- [Задание]
Опираясь на исходный текст о службе в Чернобыле, объясните, почему рассказчик не может сказать, что увиденное в зоне отчуждения произвело на него неизгладимое впечатление.

- [Исходный текст]
********************
В октябре 1987 года из штаба Киевского военного округа меня направили в Чернобыль. Территория вокруг атомной станции была разделена на несколько зон, удаленных на различное расстояние от места аварии. Я попал служить в инженерный батальон, который базировался в десяти километрах от ЧАЭС, в поселок Корогод.

– Владимир Рувимович, а Вы помните, какое первое впечатление произвела на Вас зона отчуждения?

– Вы знаете, на место службы я прибыл поздно ночью, поэтому толком ничего не рассмотрел. А уже ранним утром командир батальона спросил: «Ну что, ты поедешь со мной на станцию?» На раздумья, изучение ситуации у меня не было времени. Я ответил: «Да!» и отправился на работу. Да-да, именно на работу – тяжелую, грязную, но жизненно необходимую. Я как командир взвода должен был четко выполнять поставленные передо мной задачи, поэтому не могу сказать, что увиденное произвело на меня какое-то неизгладимое впечатление. На это у меня просто не оставалось ни времени, ни сил. Мы тогда занимались очисткой рыжего леса. Люди успели покинуть это страшное место, а вот растения не смогли избежать злосчастной участи. Вблизи  от станции и на протяжении двух километров на запад огромные массивы соснового леса были подвергнуты мощному облучению. Это произошло весной, когда растительность была в процессе активного роста, и радиация вызвала заражение и внутри деревьев, особенно у сосен: они послужили живым фильтром, приняв на себе большую часть радиоактивной пыли.
********************
- [Извлечённые данные]
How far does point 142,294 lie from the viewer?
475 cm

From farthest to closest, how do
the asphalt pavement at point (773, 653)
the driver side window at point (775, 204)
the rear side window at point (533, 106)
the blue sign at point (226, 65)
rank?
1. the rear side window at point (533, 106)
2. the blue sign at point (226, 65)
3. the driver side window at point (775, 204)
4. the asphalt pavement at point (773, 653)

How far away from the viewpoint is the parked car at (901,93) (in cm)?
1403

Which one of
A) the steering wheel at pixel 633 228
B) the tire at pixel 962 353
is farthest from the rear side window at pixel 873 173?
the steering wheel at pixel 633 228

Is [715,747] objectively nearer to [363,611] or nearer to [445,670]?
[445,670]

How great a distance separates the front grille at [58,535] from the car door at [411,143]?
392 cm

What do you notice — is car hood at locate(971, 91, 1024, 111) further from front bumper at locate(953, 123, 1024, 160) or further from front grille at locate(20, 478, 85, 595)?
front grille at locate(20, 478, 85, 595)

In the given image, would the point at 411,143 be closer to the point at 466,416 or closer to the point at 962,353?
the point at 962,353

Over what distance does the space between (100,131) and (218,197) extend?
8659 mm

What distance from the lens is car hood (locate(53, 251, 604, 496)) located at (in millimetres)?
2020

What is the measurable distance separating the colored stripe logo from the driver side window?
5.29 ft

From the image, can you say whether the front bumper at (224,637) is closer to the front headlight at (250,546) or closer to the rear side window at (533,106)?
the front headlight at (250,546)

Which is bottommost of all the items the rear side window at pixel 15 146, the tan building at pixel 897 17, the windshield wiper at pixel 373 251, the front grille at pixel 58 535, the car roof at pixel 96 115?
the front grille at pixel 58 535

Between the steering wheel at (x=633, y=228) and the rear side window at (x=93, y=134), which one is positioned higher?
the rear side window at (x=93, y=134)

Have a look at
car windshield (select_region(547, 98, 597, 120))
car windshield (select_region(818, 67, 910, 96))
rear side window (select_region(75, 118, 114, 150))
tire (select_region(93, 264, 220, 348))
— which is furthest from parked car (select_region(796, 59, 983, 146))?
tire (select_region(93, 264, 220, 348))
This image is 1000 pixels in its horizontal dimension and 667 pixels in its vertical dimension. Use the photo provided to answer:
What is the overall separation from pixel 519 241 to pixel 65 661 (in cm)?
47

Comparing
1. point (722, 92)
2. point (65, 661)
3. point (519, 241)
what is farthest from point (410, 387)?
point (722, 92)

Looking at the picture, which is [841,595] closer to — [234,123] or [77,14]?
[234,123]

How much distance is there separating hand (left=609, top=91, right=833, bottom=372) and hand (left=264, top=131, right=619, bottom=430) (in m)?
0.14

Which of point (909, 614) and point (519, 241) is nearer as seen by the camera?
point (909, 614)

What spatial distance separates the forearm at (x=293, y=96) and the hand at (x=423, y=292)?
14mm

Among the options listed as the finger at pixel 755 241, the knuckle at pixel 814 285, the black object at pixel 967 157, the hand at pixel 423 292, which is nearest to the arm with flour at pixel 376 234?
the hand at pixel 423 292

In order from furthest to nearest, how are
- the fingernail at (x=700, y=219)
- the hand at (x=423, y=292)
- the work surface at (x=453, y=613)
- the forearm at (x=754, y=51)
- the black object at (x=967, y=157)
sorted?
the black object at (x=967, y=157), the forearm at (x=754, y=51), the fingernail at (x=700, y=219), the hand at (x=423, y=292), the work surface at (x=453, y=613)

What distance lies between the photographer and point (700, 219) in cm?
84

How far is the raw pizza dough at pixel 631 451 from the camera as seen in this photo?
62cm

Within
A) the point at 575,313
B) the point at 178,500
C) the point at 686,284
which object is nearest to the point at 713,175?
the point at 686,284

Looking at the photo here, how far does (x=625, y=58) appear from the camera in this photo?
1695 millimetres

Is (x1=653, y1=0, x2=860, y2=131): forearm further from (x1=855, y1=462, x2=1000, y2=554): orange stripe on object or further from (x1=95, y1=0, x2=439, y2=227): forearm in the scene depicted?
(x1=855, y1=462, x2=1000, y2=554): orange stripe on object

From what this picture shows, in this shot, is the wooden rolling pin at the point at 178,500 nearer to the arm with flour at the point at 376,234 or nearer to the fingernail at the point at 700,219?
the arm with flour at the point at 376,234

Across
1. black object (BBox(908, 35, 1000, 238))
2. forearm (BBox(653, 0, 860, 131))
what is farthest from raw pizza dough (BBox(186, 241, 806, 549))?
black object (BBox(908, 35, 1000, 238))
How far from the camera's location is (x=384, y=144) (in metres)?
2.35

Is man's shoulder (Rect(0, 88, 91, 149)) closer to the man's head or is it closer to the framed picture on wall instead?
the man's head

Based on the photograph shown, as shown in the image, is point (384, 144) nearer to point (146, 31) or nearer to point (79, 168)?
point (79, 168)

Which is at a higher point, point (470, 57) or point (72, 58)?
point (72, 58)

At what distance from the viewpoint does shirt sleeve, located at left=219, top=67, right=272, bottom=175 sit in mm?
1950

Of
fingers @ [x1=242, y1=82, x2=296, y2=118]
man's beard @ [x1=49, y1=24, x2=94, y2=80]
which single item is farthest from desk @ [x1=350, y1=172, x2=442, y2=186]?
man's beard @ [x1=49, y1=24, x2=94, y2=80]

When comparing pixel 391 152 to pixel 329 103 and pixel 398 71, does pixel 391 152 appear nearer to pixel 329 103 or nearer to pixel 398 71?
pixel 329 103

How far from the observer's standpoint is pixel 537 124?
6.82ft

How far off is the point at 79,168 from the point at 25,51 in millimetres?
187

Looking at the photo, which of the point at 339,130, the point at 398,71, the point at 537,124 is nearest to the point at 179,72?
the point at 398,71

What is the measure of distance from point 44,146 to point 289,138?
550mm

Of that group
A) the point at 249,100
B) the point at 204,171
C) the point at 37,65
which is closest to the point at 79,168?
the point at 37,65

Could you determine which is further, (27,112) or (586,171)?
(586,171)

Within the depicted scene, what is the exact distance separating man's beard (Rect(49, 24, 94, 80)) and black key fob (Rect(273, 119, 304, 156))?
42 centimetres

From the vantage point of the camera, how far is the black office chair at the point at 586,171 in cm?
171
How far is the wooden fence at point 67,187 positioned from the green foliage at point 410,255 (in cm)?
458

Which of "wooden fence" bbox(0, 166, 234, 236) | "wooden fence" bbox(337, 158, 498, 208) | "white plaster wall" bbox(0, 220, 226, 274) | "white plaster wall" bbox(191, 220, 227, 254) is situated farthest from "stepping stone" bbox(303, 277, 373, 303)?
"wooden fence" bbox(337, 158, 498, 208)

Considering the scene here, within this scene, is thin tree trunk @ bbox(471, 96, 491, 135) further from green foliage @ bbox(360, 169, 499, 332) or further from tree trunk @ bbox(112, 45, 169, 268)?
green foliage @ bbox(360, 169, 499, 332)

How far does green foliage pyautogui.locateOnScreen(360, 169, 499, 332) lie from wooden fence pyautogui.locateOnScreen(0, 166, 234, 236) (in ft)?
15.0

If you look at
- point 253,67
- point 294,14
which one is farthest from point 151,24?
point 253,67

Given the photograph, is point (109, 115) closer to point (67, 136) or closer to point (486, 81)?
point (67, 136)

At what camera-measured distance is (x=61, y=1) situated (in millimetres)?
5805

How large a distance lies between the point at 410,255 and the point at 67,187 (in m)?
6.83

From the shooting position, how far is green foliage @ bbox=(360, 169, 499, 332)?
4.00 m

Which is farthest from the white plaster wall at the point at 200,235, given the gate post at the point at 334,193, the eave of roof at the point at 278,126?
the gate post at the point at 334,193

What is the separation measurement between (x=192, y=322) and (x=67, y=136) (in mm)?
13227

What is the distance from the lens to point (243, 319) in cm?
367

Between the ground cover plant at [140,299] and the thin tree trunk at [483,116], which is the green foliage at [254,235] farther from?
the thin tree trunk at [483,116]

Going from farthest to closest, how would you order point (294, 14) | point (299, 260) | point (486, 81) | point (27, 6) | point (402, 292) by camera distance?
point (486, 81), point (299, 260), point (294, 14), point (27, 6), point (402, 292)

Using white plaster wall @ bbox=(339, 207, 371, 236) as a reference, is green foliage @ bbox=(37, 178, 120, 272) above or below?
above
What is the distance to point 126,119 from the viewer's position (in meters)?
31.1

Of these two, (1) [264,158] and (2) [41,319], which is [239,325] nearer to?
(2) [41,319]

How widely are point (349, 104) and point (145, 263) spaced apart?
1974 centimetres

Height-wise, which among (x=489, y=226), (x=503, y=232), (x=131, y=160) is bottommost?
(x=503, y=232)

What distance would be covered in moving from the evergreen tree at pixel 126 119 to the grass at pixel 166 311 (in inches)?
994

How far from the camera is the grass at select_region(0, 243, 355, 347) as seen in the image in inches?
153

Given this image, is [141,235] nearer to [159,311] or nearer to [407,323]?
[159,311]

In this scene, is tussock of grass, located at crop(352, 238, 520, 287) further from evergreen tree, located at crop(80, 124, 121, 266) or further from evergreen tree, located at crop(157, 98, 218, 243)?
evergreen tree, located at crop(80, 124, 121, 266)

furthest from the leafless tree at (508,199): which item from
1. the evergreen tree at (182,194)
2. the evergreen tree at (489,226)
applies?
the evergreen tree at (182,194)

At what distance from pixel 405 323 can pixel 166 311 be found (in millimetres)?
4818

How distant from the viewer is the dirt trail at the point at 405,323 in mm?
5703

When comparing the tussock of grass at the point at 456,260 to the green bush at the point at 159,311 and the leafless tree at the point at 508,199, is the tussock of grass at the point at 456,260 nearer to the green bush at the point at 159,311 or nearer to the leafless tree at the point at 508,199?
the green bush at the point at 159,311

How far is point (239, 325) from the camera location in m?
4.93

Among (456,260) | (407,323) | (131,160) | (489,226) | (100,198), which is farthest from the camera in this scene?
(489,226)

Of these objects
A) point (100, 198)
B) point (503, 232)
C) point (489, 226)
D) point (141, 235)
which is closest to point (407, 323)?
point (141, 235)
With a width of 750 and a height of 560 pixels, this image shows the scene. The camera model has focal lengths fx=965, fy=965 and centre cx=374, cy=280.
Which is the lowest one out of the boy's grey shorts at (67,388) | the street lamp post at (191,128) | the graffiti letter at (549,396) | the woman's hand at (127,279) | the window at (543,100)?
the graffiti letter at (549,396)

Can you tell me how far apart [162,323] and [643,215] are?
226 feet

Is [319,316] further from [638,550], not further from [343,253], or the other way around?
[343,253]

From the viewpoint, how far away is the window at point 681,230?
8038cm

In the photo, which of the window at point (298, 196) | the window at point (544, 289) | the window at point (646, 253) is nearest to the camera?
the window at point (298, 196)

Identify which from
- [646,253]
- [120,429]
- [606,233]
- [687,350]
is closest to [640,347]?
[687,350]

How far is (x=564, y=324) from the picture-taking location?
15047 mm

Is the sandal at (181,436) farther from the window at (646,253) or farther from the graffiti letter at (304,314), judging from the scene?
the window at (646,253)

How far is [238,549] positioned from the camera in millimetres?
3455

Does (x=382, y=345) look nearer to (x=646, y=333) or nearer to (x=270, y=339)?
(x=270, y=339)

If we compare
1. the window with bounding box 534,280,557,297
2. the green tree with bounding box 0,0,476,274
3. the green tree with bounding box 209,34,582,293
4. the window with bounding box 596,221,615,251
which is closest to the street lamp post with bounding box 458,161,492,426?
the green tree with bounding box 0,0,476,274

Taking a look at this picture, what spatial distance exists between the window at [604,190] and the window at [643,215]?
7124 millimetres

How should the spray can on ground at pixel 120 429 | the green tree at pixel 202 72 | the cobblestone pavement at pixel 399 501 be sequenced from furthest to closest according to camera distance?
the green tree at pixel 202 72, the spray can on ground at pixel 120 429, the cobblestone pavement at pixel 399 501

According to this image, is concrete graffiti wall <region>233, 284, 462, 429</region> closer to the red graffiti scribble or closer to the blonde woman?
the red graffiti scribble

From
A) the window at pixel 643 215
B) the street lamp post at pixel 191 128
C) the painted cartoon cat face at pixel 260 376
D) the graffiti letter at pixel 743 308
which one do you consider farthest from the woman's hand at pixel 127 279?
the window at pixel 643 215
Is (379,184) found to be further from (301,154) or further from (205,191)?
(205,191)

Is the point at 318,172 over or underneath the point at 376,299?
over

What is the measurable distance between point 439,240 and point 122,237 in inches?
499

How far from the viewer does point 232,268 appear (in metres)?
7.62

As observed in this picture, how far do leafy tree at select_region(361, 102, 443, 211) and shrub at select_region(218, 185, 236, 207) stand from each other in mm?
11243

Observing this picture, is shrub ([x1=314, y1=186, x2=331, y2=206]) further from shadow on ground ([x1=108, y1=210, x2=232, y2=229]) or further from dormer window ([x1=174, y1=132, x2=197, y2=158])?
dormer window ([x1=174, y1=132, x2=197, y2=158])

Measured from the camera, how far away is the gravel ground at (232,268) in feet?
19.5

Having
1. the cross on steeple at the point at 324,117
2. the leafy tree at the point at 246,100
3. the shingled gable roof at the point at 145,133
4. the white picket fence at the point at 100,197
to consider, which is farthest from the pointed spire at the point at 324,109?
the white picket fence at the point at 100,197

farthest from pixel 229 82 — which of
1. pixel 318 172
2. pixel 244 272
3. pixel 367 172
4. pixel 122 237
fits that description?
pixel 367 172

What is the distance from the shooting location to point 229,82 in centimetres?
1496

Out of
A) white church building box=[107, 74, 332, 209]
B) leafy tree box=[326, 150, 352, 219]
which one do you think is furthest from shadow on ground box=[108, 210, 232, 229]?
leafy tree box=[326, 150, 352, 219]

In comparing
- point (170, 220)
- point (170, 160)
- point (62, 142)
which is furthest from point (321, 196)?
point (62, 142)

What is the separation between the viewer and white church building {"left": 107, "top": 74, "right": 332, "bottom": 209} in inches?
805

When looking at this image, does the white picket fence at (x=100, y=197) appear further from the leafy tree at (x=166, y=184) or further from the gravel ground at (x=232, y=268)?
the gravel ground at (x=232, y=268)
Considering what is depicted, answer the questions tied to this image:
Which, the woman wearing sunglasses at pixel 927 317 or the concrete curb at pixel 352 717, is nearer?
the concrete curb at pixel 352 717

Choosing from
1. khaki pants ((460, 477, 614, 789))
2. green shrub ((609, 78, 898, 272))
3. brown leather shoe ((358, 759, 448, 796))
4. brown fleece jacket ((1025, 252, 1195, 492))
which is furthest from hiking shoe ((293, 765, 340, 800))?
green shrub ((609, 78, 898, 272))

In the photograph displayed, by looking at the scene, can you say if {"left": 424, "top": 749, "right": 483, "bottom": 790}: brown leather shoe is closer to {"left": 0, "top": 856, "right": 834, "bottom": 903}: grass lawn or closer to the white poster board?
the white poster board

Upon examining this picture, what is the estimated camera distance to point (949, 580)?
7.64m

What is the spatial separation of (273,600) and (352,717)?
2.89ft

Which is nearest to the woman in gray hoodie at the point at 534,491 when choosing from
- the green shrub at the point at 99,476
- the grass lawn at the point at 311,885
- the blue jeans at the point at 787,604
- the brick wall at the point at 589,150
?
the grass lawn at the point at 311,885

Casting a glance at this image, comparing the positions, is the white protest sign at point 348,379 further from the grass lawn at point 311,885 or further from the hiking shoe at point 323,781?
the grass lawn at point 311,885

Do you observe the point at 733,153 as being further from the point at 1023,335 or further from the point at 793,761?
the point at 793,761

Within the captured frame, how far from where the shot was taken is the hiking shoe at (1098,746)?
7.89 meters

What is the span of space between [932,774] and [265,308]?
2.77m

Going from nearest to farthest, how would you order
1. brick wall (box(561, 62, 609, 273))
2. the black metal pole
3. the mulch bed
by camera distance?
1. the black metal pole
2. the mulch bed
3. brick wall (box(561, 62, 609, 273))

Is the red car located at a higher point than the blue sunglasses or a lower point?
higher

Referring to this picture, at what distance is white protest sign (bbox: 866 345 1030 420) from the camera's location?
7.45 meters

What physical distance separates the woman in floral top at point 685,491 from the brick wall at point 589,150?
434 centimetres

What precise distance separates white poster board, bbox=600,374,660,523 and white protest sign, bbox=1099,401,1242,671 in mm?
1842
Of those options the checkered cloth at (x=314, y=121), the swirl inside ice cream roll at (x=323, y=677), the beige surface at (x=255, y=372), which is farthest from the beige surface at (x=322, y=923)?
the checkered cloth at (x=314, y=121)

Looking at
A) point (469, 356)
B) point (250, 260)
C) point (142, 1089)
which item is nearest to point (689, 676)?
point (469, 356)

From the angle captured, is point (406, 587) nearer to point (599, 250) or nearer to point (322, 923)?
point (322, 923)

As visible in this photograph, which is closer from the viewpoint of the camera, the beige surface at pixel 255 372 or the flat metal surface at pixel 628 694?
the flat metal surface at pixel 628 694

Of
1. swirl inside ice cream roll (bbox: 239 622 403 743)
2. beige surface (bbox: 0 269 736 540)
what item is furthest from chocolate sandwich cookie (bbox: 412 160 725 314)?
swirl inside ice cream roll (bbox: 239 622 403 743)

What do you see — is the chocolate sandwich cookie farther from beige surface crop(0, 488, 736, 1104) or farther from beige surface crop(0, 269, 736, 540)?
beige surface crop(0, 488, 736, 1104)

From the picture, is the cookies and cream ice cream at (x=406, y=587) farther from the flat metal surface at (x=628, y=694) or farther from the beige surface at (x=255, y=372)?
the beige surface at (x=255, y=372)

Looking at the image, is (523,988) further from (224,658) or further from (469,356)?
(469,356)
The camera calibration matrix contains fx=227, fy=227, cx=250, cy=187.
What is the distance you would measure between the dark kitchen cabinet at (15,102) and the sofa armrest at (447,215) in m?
********************
- [Полный ответ]
Как командир взвода он должен был четко выполнять поставленные перед ним задачи, и на впечатления у него просто не оставалось ни времени, ни сил.